Professor, Director of Penn State Center for Climate Risk Management, Penn State, Department of Geosciences
Climate Risk Management: From Decision-Making to Basic Research and Back
Climate change drives considerable risks. Designing strategies to manage these risks poses wicked problems that require mission-oriented basic research. One key challenge is that projections about the coupled natural-human systems are subject to deep and dynamic uncertainties. In addition, stakeholders and decision-makers often have conflicting objectives. This presentation discusses approaches to improve the design of risk management strategies using the example of flood-risk management. The presentation reviews approaches to (i) improve our quantitative understanding of the coupled natural-human systems dynamics, (ii) use this information to improve the design of risk management strategies, and (iii) use the insights from the decision-analyses to inform the design of mission-oriented basic research.

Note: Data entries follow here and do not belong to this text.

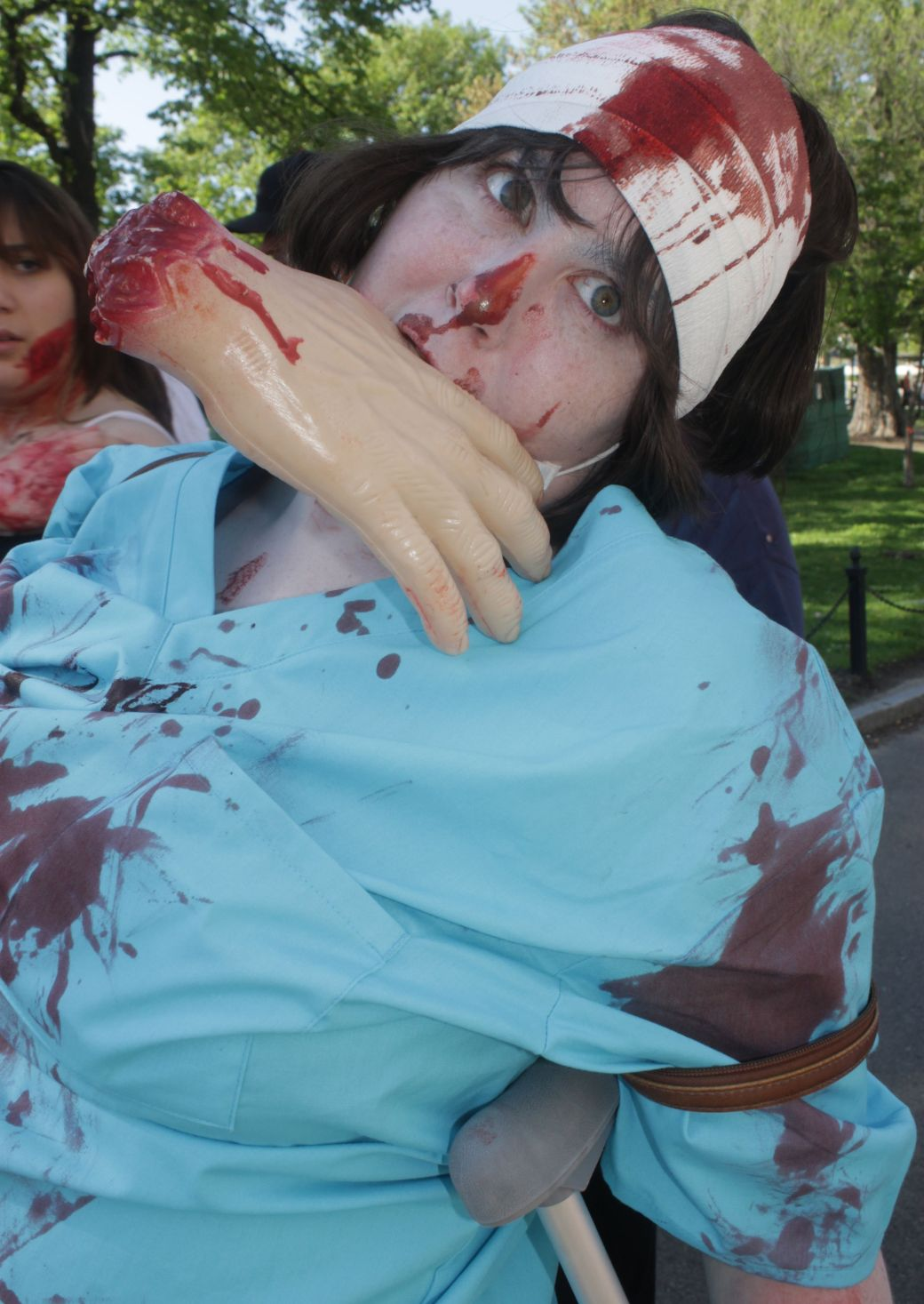 boston zombie walk may 17 33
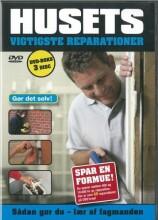 husets vigtigste reparationer - DVD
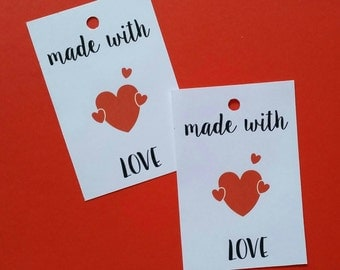 "20 labels ""made with LOVE"" tags for customizable favors"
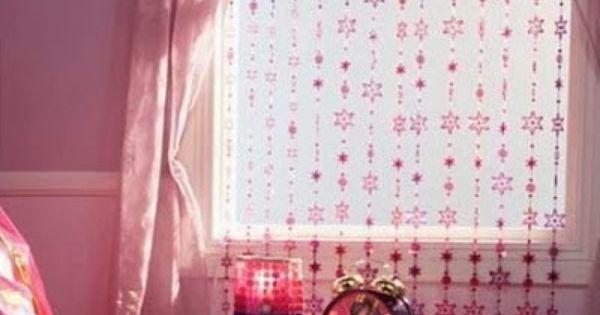 Con abalorios cortinas pinterest abalorios y cortinas - Cortinas de abalorios ...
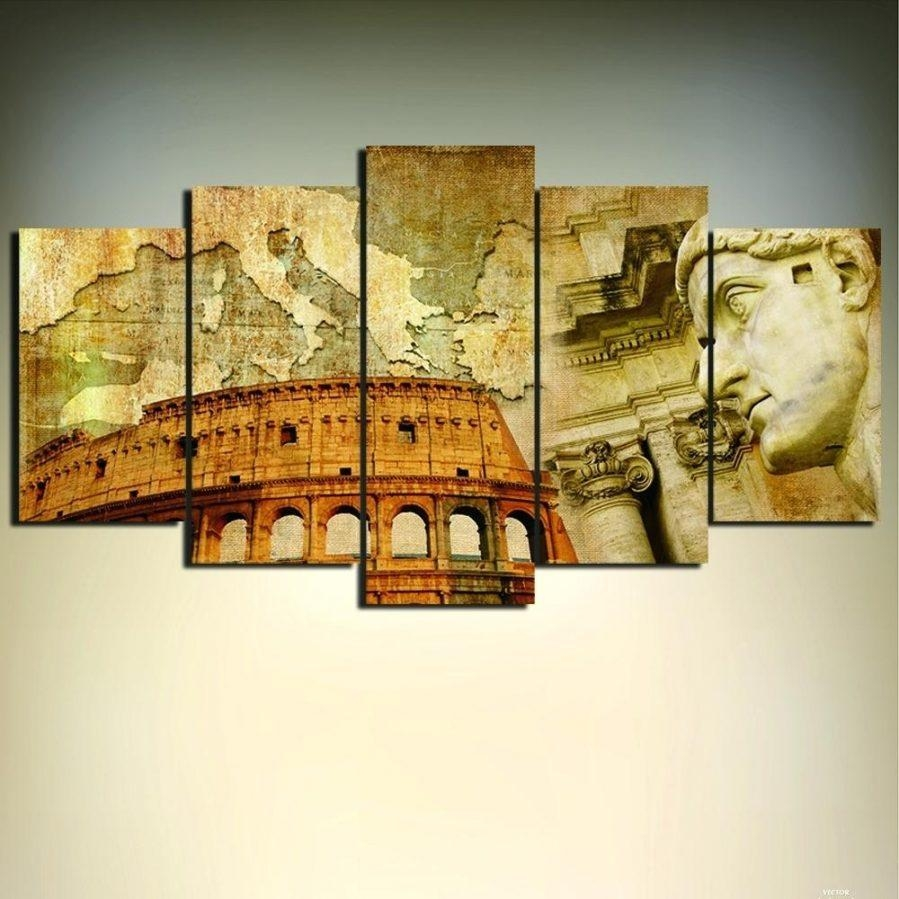 20 Collection of Tuscan Italian Canvas Wall Art | Wall Art Ideas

Klaus Keller is a professor of geosciences at Penn State where he also directs the Center for Climate Risk Management. Before joining Penn State, he worked as a research scientist and lecturer at Princeton University and as an engineer in Germany. Professor Keller graduated from Princeton with a Ph.D. in civil and environmental engineering. He received Master’s degrees from M.I.T. and Princeton as well as Diplom-Ingenieur Degree from the Technische Universität Berlin. His research addresses two interrelated questions. First, how can we mechanistically understand past and potentially predict future changes in the Earth system? Second, how can we use this information to design sustainable, scientifically sound, technologically feasible, economically efficient, and ethically defensible risk management strategies? He analyzes these questions by mission-oriented basic research covering a wide range of disciplines such as engineering, Earth sciences, economics, philosophy, decision science, and statistics. He contributed to reports from the Intergovernmental Panel on Climate Change, co-edited an open source textbook, and published more than 130 peer-reviewed studies. His research, mentoring, and service have been recognized, for example, by the Penn State Outstanding Postdoc Mentor Award as well as the Paul F. Roberson Award for Research Breakthrough of the Year from Penn State's College of Earth and Mineral Sciences.